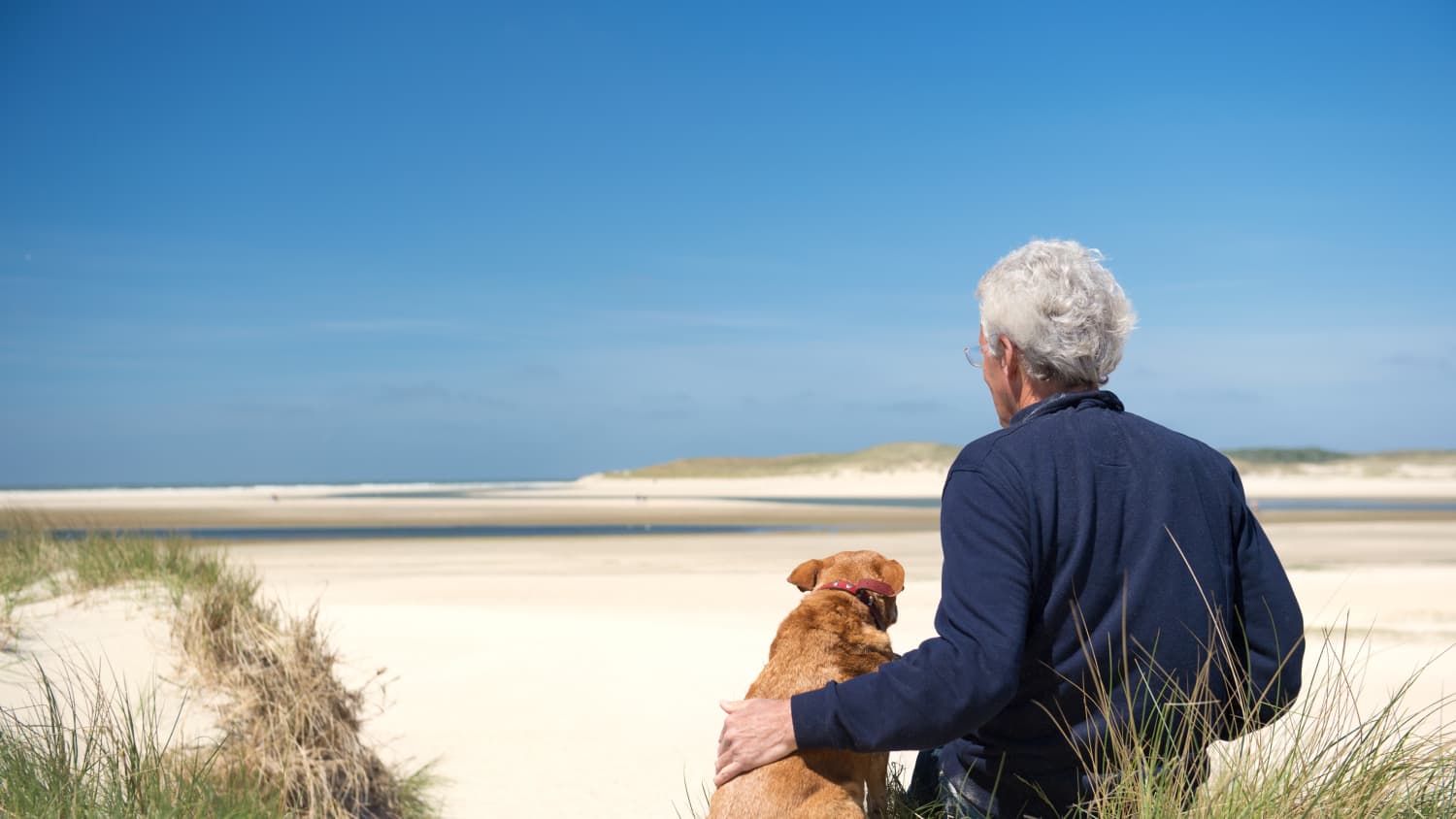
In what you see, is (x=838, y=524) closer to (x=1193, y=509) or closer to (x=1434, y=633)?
(x=1434, y=633)

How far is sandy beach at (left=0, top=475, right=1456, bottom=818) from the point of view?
22.2 feet

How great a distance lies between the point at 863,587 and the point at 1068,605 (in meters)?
0.74

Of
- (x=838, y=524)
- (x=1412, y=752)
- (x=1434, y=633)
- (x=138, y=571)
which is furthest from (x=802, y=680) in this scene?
(x=838, y=524)

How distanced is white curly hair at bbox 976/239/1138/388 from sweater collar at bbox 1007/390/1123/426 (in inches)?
3.8

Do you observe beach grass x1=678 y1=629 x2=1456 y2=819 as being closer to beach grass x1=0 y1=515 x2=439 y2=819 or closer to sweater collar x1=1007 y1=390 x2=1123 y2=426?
sweater collar x1=1007 y1=390 x2=1123 y2=426

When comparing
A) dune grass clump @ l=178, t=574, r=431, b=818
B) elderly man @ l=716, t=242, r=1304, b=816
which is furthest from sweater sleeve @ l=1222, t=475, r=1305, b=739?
dune grass clump @ l=178, t=574, r=431, b=818

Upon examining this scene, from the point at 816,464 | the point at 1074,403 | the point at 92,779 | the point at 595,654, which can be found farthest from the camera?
————
**Work required**:
Copy all of the rows above word for word, leaving out the pictures.

**Output of the exercise**:
In what you see, is (x=838, y=524) closer to (x=1193, y=509) or closer to (x=1434, y=633)?
(x=1434, y=633)

How far is sandy beach at (left=0, top=475, right=1456, bottom=818) from the point of view?
22.2 feet

How great a distance lies between the point at 863,587 and the point at 1068,605 (in meters)?
0.74

Of
- (x=838, y=524)
- (x=1412, y=752)
- (x=1434, y=633)
- (x=138, y=571)
which is furthest from (x=802, y=680) in this scene?
(x=838, y=524)

How distanced is white curly hair at bbox 976/239/1138/388 from sweater collar at bbox 1007/390/1123/426 (in inches)?
3.8

Do you observe beach grass x1=678 y1=629 x2=1456 y2=819 as being closer to beach grass x1=0 y1=515 x2=439 y2=819 or closer to sweater collar x1=1007 y1=390 x2=1123 y2=426?
sweater collar x1=1007 y1=390 x2=1123 y2=426

When comparing
A) dune grass clump @ l=178, t=574, r=431, b=818
B) elderly man @ l=716, t=242, r=1304, b=816
which is furthest from sweater sleeve @ l=1222, t=475, r=1305, b=739?
dune grass clump @ l=178, t=574, r=431, b=818

Upon examining this scene, from the point at 816,464 | the point at 1074,403 | the point at 92,779 | the point at 595,654, which can be found farthest from the camera?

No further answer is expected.